**Required action**. Copy each line below containing "squirrel".
Recorded data: Begin
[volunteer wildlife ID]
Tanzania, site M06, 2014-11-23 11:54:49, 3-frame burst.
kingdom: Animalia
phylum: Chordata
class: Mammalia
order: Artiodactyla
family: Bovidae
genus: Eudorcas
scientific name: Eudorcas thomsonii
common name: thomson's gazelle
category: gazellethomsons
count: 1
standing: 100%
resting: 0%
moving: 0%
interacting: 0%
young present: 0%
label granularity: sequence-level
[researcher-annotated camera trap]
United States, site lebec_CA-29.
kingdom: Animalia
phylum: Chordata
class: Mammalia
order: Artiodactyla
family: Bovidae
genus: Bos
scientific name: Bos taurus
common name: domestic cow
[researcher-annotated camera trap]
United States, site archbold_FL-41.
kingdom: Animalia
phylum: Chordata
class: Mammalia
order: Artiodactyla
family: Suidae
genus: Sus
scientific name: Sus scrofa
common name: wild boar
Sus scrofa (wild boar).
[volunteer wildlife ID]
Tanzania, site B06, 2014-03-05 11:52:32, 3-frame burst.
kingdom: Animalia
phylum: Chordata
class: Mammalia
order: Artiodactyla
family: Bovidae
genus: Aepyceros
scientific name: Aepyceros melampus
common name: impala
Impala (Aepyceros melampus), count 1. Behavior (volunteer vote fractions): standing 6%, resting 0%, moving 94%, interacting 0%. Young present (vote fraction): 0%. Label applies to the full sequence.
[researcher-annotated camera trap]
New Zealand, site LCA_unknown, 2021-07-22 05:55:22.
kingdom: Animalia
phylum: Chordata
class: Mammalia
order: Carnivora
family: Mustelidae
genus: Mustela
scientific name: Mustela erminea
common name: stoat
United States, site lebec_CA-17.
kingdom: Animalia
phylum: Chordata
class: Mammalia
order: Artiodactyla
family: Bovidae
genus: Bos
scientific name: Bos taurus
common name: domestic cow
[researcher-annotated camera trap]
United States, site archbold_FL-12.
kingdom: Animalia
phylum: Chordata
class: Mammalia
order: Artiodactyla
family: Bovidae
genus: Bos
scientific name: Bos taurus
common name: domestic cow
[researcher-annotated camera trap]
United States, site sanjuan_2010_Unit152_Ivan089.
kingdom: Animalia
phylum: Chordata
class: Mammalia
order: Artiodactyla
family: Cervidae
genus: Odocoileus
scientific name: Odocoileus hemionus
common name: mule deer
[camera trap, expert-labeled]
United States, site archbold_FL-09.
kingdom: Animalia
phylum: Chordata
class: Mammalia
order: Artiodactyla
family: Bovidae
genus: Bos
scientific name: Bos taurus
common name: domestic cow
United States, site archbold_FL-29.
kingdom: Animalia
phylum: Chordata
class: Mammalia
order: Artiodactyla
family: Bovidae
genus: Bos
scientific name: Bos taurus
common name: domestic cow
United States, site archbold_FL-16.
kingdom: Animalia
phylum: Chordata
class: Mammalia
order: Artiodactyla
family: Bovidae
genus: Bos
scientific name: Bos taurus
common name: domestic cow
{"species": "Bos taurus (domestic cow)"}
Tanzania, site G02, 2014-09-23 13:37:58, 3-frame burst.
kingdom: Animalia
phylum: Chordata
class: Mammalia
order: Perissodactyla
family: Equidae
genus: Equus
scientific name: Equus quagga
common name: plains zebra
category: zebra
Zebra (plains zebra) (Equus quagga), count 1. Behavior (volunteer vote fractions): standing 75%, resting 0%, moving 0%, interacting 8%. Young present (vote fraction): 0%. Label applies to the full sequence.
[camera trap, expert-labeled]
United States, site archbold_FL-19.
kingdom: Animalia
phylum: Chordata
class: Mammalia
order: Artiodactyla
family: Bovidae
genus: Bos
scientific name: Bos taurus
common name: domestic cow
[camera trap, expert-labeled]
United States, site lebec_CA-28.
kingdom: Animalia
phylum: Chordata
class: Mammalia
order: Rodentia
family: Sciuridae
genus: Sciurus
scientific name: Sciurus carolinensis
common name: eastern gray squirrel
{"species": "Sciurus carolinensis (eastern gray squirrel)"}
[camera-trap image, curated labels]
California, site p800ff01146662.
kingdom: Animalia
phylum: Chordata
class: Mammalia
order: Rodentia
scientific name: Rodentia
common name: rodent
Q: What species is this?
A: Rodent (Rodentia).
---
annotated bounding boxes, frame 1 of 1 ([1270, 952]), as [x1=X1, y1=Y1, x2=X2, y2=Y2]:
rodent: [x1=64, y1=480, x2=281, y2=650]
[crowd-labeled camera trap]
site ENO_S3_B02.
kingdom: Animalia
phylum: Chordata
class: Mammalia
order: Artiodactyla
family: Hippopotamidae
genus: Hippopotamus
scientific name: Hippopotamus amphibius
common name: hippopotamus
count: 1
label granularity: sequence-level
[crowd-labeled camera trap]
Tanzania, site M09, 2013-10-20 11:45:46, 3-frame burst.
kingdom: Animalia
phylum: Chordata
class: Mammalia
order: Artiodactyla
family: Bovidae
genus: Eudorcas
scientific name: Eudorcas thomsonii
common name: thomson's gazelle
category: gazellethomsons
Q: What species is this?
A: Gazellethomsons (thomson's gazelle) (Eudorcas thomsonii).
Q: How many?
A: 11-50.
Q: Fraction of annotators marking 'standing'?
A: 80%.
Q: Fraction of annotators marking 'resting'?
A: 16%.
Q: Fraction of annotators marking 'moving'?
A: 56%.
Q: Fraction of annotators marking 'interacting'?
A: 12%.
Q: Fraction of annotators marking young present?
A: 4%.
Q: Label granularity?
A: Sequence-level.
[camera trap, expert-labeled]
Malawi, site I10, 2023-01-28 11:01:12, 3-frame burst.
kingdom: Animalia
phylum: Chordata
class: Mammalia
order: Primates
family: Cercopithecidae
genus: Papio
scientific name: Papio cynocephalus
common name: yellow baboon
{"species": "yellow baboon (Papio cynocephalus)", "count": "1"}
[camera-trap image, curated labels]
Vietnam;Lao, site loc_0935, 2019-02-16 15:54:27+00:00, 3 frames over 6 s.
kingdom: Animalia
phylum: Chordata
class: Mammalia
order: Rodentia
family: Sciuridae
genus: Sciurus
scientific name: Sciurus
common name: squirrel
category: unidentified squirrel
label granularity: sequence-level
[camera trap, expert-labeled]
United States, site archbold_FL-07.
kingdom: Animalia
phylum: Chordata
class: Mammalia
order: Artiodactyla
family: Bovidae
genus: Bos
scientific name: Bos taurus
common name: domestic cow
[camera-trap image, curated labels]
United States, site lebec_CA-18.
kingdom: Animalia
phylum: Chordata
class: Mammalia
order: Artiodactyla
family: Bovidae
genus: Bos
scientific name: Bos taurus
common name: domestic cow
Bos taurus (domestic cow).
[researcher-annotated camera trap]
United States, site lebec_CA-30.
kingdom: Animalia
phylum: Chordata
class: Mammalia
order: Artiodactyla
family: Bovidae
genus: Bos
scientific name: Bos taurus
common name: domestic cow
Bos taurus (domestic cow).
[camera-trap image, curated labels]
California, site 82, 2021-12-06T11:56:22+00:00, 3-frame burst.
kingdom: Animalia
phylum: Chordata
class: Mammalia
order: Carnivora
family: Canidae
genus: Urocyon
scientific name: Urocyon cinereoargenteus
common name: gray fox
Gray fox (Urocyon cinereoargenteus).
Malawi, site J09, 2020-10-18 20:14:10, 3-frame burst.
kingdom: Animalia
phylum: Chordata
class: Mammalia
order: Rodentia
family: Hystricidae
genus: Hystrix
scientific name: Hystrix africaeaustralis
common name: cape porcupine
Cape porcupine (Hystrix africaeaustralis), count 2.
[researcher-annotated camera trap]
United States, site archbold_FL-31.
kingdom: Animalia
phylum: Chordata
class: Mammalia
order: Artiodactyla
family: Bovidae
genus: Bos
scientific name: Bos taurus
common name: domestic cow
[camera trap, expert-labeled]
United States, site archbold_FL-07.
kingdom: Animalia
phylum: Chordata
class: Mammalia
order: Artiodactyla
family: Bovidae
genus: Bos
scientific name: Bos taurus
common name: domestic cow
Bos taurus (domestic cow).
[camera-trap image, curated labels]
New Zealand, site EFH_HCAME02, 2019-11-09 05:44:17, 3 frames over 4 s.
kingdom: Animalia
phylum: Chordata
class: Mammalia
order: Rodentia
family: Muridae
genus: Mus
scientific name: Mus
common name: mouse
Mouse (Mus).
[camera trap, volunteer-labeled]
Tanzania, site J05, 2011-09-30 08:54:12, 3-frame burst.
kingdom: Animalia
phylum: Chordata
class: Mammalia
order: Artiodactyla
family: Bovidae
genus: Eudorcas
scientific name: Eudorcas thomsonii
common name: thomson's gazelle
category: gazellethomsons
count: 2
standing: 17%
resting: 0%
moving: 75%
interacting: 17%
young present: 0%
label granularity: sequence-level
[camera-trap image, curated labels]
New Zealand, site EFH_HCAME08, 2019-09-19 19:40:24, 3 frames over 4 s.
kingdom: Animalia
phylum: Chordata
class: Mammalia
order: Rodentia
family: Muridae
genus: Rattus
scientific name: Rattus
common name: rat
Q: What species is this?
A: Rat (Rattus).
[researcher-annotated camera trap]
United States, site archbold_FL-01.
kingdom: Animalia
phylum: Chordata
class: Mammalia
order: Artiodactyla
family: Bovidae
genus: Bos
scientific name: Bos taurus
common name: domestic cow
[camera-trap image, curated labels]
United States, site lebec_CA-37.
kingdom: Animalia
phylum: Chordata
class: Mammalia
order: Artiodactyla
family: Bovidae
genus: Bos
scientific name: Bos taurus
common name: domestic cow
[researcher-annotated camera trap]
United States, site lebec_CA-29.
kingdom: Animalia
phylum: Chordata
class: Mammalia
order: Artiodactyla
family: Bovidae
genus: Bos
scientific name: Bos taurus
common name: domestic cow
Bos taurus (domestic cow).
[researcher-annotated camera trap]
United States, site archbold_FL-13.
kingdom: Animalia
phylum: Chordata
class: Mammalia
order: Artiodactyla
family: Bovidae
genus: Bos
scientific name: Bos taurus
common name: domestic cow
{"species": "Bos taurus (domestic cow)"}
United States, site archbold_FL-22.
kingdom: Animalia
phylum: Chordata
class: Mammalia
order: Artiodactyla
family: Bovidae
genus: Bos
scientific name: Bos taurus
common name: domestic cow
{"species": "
Recorded data: End
**Output of the exercise**.
common name: eastern gray squirrel
{"species": "Sciurus carolinensis (eastern gray squirrel)"}
common name: squirrel
category: unidentified squirrel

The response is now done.